DÜRÜSTLÜĞÜN GERÇEK MİHENGİ

Ahmet ZİYLAN

İnsan, zor zamanda belli olur…

Bir kişi gerçekten sabırlı mı, cömert mi, dürüst mü, güvenilir mi, iyi niyetli mi? Normal şartlar altında buna karar vermek güçtür. Ancak dengeler değiştiğinde, şartlar ağırlaştığında, şahsiyetin sarsıntılara dayanıklı olup olmadığı anlaşılır.

O sarsıntılar; gazaptır, menfaattir, kıskançlıktır, ekonomik veya siyasî bir krizdir.

Bu sarsıntılardan sonra ayakta kalana bakmalı… Öyle karar vermeli… Hazret-i Ömer -radıyallâhu anh- da öyle buyuruyor:

Bir kimse hakkında iyidir, sağlamdır, dürüsttür, diyebilmek için, o kişiyle yolculuk yapmış olmak lâzım, bir alışveriş yapmış olmak lâzım, bir hısım-akrabalık kurmak lâzım…

Çünkü bu uzun boylu işler esnasında, illâ ki bir yerde muhatabının, gazaplı hâlini görürsün… Menfaatine dokunulduğunda nasıl davrandığına şahit olursun… Bir darboğazda şahsiyetinin yalpalayıp yalpalamadığını tespit edersin.

Ticarî hayatta da dürüstlüğün gerçek mihengi olan bir nokta vardır.

Bir iş sahibinin yaptığı işe göre, hammaddecilerle, malzemecilerle bağlantıları olur. Bir yandan alır, bir yandan öder… Alışveriş genellikle piyasa şartlarına göre veresiye yürür.

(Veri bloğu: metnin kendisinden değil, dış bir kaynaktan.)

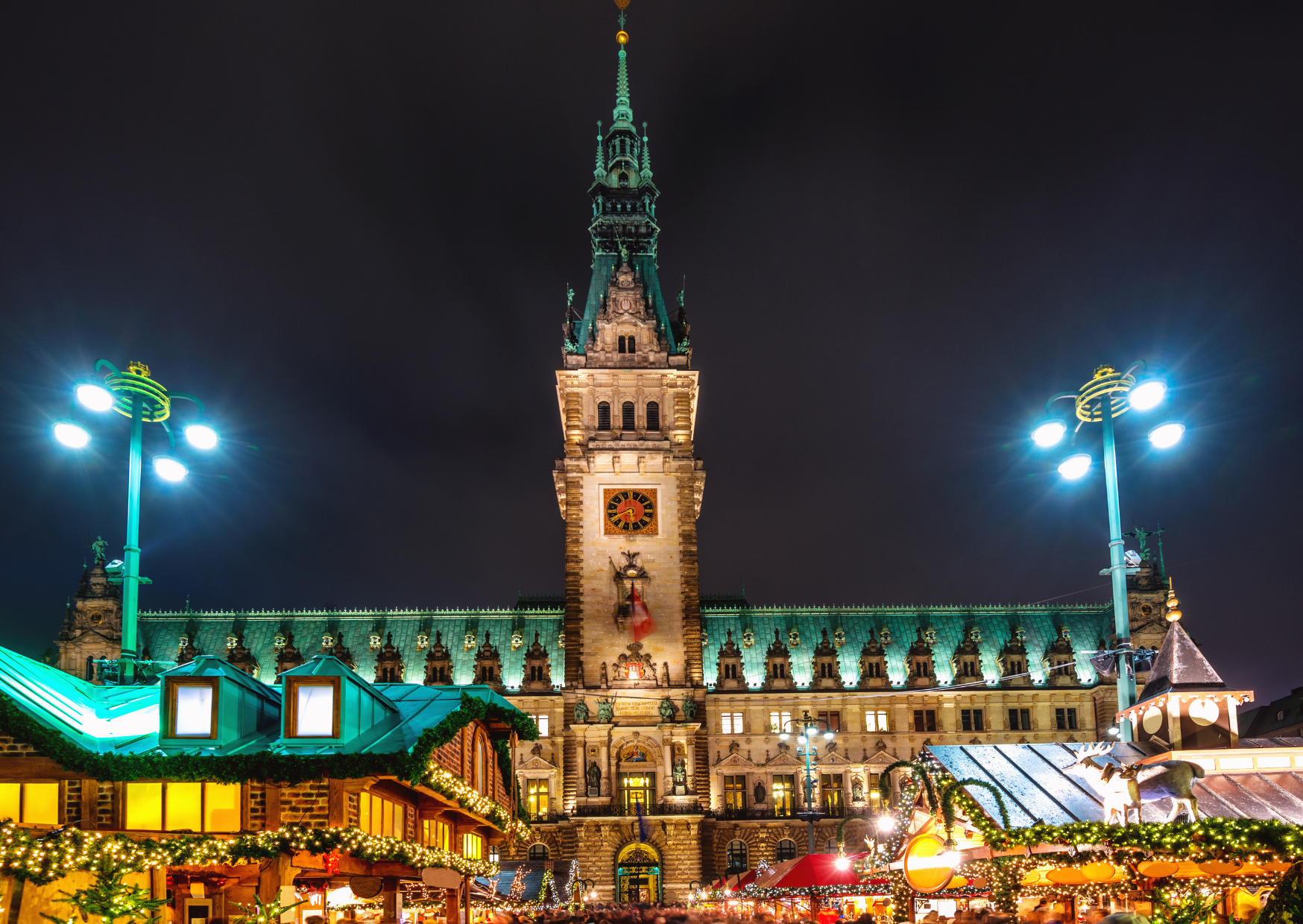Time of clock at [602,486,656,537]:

Çünkü adam alacak, işleyecek, satacak, kazanacak ki ödesin… Bunun için bir vâde konulması makul görülür.

İşler bozulunca, adam zarar ettiği için dükkânı kapatmaya karar verince yahut kepengi indirmek mecburiyetinde kalınca bu borçlar ne olur?

Genellikle ödenmez! Neredeyse âdet hâline gelmiştir. Malzemeciler, hammaddeciler de alışmıştır bu duruma… İşlerin bozulduğunu fark ettikleri anda; «Ne kurtarabilirsek kâr!» düşüncesiyle gelip, duruyorsa kendi malzemelerini, yoksa; mamul, yarı mamul ne bulurlarsa alırlar. Sattıklarının parasını tahsil etmekten ümitleri yoktur. Çünkü muhatapları;

“Zaten ölmüşüm, bitmişim, bir de siz mi vuracaksınız! Üstüme gelmeyin, borçları silin!” derler.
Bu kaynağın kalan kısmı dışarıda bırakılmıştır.